Technologies can help
What is the answer? Collaboration with trusted, experienced and knowledgeable technology partners can lay a solid foundation and, indeed, innovative life science companies are turning to Siemens. For example, the ability to continually develop technology products and solutions to address changing manufacturing demands, support sustainable operations and ensure patient safety, offers the market a technology pathway to drive asset value and reduce time to manufacture. The delivery of real-time, accurate date measurement tools also ensures product quality within a validated manufacturing process. As such, commercial pressures to optimise and safeguard production can be satisfied, while access to intelligent and quick data generation not only provides compliance peace-of-mind, it can also inform and drive management and production strategies and future direction.
Key technologies under-score the objectives around reducing costs, driving quality and keeping patients safe. The integration of real-time data management, process analytical techniques (PAT-QbD), unique product identification concepts such as serialisation and ePedigree tools to combat the growth of the counterfeit market, electronic batch recording and weighing and dispensing solutions, can only enhance and optimise manufacturing performance - as well as protect the corporate brand.
The integration of such technologies only tells part of the story. The true benefit comes from a holistic approach that understands how technologies and data management can support a better understanding of the process and operation from starting materials through to the pharmacy and aid on-going manufacturing process efficiency. Central to this is the life cycle support model that has been adopted by many other industrial sectors and which has protected and maximised their investments and helped drive continuous assessment of the changing demands companies can face. As an example, with technology at its centre, life cycle support ensures a sustainable future by managing obsolescence as technology solutions improve and a transparent life cost model is established.

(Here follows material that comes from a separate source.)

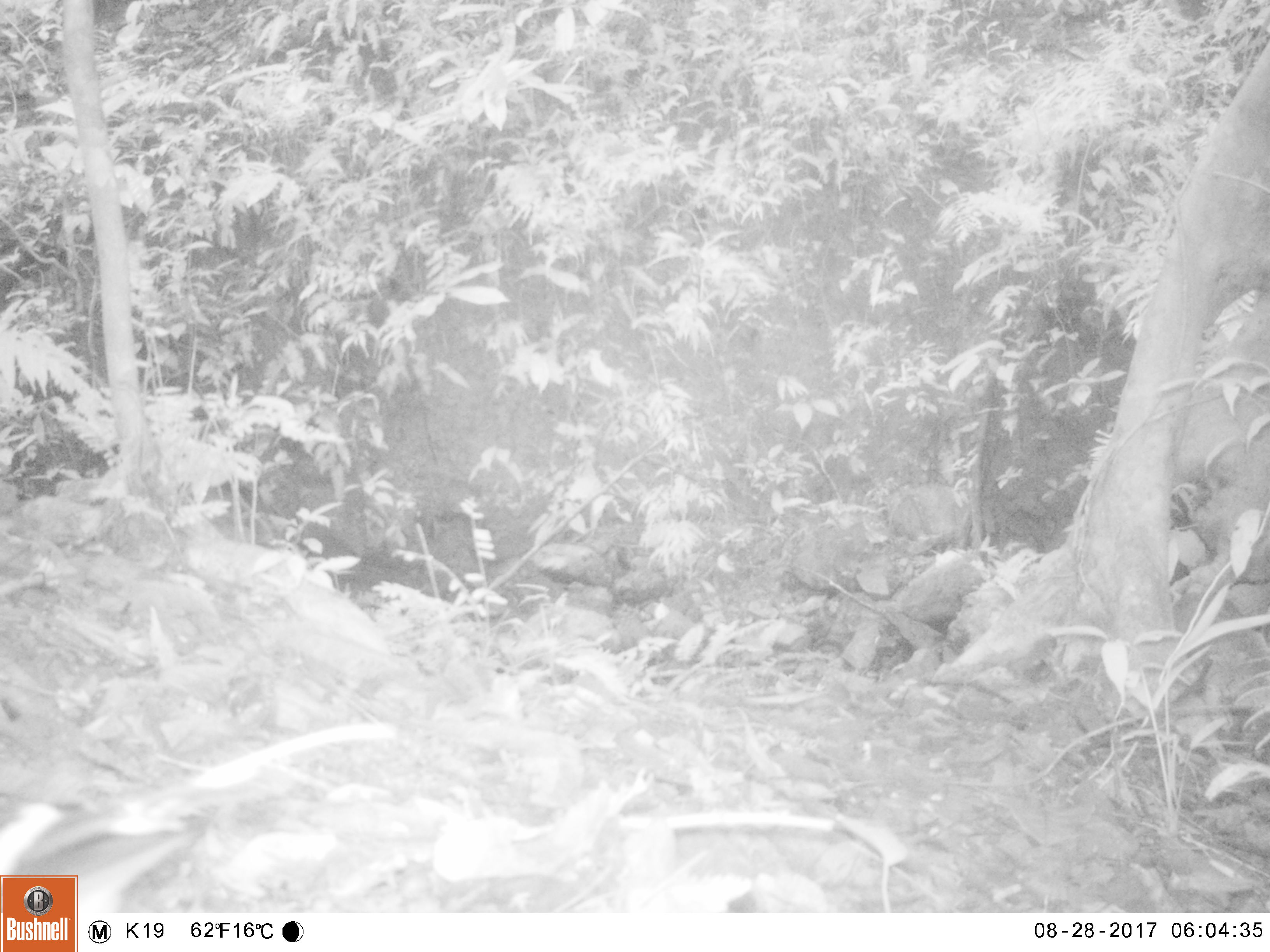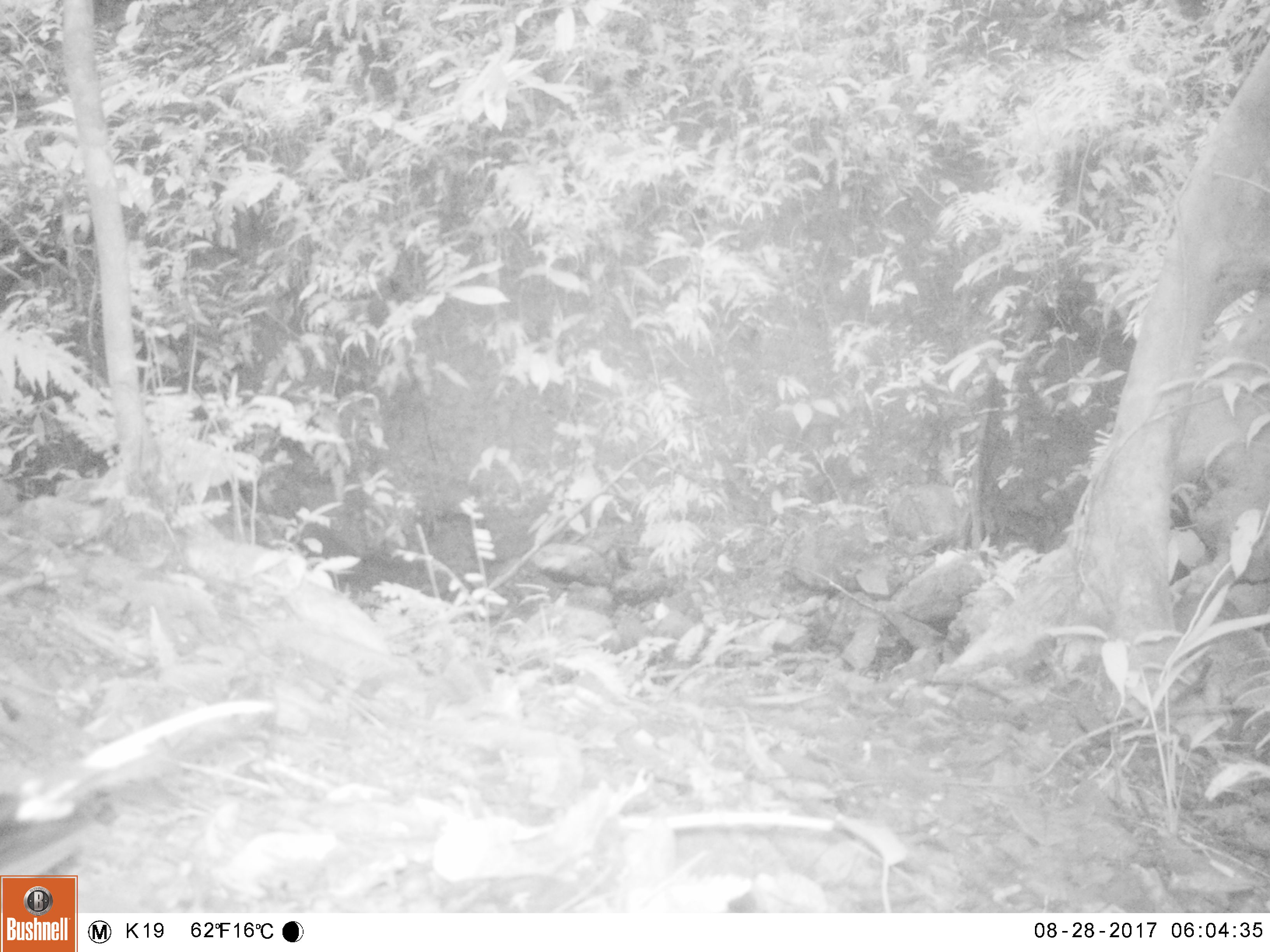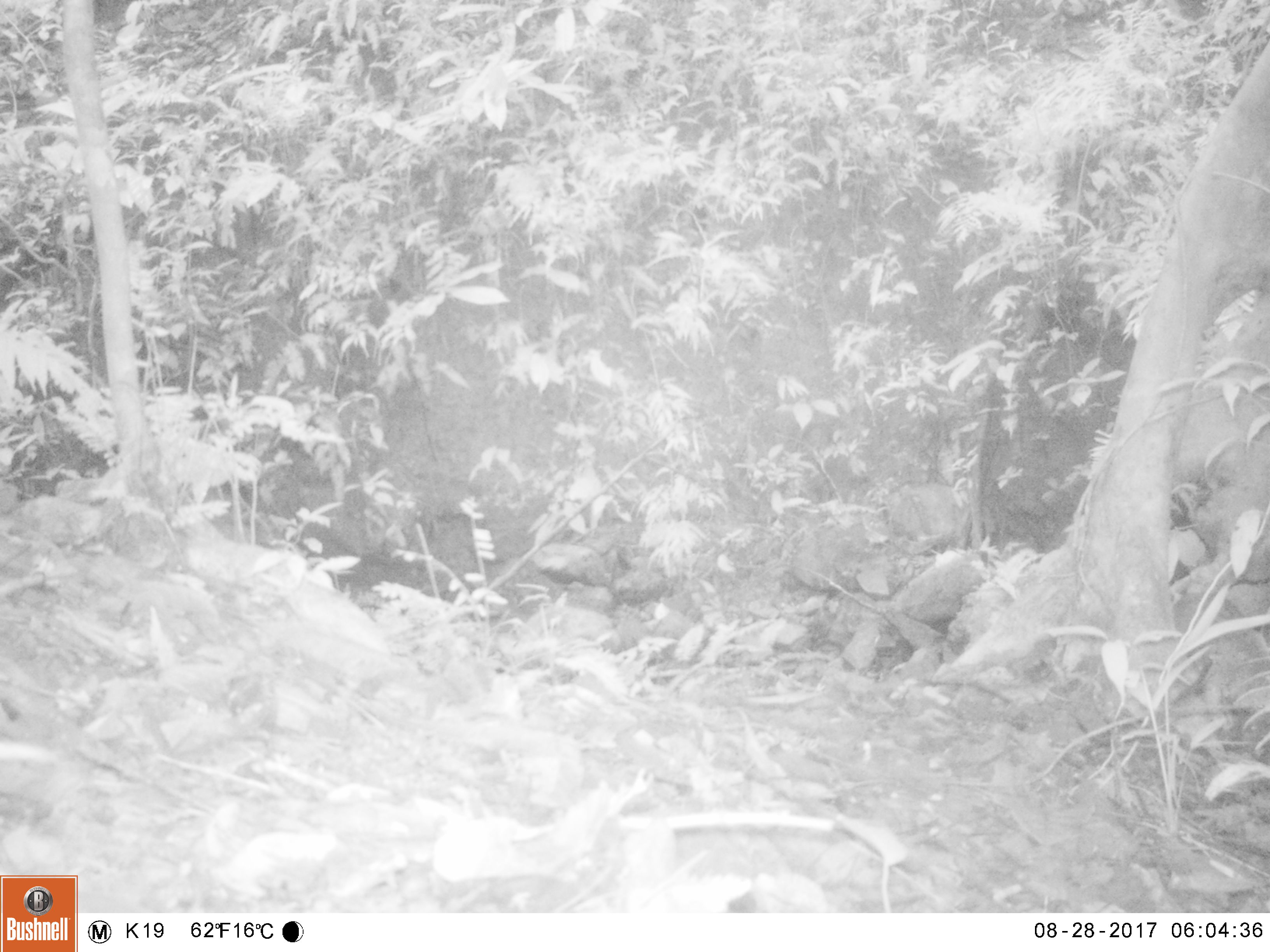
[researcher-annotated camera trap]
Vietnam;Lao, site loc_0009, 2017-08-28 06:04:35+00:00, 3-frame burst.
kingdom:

The pharmaceutical and life science sector in the UK makes an important contribution to the economic health of the nation and its scientific expertise is renowned around the world. The commercial environment continues to evolve and change, and unfortunately it will be the inert manufacturing operations that are left behind.
Applicable and proven technologies to help drive reductions in cost of manufacture, optimise operational efficiencies, deliver the right product on time, every time and maintain the trust of purchasing governments, health authorities and patients, are currently available to the pharmaceutical and life science community. A reluctance to invest in such technologies, as competitors take such steps, means you are effectively standing still.